*WHAT YOU WILL DO*
From the line with "Deepika - Ranveer After Wedding Photos" to the line with "VERMONT COUNTRY STORE", retype every line exactly, including those two, and leave out the rest of the data below.

*GIVEN RECORDS*
------------------------------------------------

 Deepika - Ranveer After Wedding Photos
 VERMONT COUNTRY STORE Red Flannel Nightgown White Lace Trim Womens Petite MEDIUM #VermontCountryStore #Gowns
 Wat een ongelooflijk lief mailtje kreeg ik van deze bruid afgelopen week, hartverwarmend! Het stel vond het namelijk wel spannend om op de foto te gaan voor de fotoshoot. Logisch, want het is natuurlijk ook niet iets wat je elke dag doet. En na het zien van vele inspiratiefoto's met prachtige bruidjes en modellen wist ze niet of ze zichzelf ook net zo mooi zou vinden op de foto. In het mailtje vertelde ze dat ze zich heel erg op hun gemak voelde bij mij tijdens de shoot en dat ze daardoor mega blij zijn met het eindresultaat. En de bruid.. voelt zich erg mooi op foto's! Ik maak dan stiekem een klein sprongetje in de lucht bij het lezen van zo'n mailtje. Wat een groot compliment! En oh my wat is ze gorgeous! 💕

------------------------------------------------

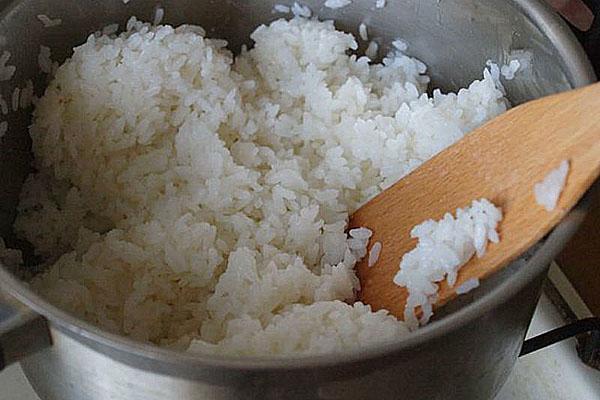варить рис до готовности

------------------------------------------------

*SOLUTION*
 Deepika - Ranveer After Wedding Photos
 VERMONT COUNTRY STORE Red Flannel Nightgown White Lace Trim Womens Petite MEDIUM #VermontCountryStore #Gowns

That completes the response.